Me: Hahaha! *raises bottle*
I slept like a log last night.
A badger pissed on me.
In my day, milk crates were used only for their God given purpose – holding your record albums
Oh sweet embrace of morning, envelope me in your welcoming arms & brightly shine on this glorious GODDAMMIT! WHO DIDN’T FLUSH THE TOILET?!
Me: I’ve hit rock bottom
The Rock: Harder
Me, at the intervention: “Ah look, all the reasons I drink gathered in one place.”
Drake: you used to call me on my cell phone
Me: that’s what cell phones are for
You know you’re hung over when people recognize you but they think you’re E.T.
date: oh you want to be an astronaut? wow you must be so adventurous
me: [knows that bone mass decreases in space making it the safest place to be when the skeleton war begins] yeah final frontier and all that haha
Get pissed all you want but if we brought a screaming baby into your workplace you would ask us to leave it outside too.
Hold on, you guys. Turns out the person with bad opinions is extremely attractive. I’m on their side now.
If you’re a parent don’t forget to set your clocks forward and then jump out the window.
When life gives you chlamydia, make lemon chlamydia?
Pillow 1: I hate their big heads
Pillow 2: And that dandruff
Pillow 1: Sometimes he puts me between his legs
Pillow 2: GROSS*Pillow Talk
she wears short skirts
I eat pizza
she’s cheer captain
and I’m still eating pizza
PROSECUTOR: Well, if you and your bandmates truly AREN’T responsible for the arson – as you claim – then I’m sure you wouldn’t mind revealing to the jury just which parties, locations, or world events you think ARE responsible?
*Billy Joel takes a deep breath*
Sometimes I just start counting and hope the person talking to me will go hide.

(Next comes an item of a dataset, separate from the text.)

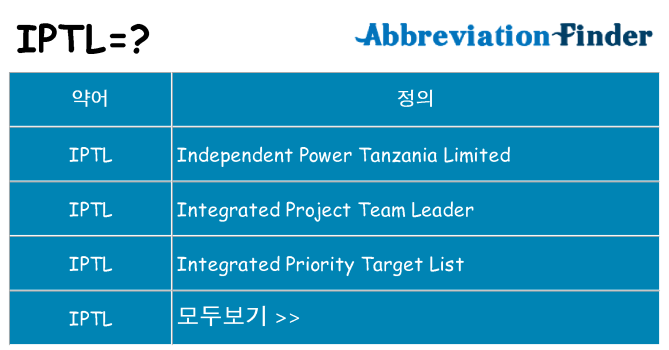 iptl 대 한 무엇을 서가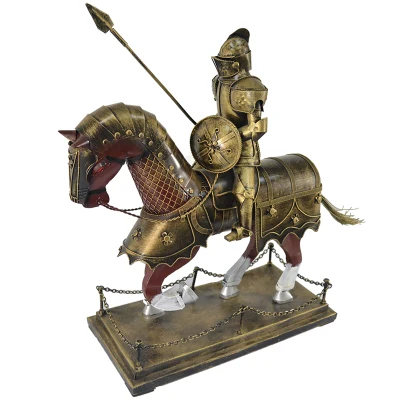 

Retro wrought iron armor man, model, bar home soft decoration window ornament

Cop: What is your line of business?
Me [mumbling]: Treason stuff.
Cop: Louder for the microphone.
Me: Trees ‘n’ stuff. Gardening.
My husband just announced he cleaned the bathroom.
In related news, my husband doesn’t know the definition of either “clean” or “bathroom.”
me: we should tell our son he’s adopted
wife: but he isn’t
me: I know but I’m bored
The only excuse for the kinds of storms that have been coming is that someone somewhere is losing a game of Jumanji…
When I was much younger, my father giving me a sip of some Budweiser beer hoping to somehow sway me from drinking beer. All it did was teach me what beers to avoid.
My favourite part about playing video games is probably thwarting evil. You never get to thwart anything in real life. I like to thwart.
culinary school students be like “bruh i got spaghetti due at midnight 😰”
if i ever go missing please don’t use that photo of me holding a sign that says “if i ever go missing don’t look for me.” thanks
Travel Tips
1. Pack light
2. Dress comfortably
3. Bring a book
4. Anything can happen
5. You’ll probably get killed
6. Don’t leave the house
My kids think they’re way cooler than me like WHATEVER nerds by your age I’d already had my license, sex, and a visit by the FBI.
*Cleans out purse and finds another purse*
My wife is the most beautiful, intelligent person standing right behind me reading my Twitter feed.
911: What’s your emergency?
I’m being held hostage by the Swedish mafia!
911: Are you being tortured?
They’re making me put together an IKEA Poäng chair
911: Just asking for a friend, but what color?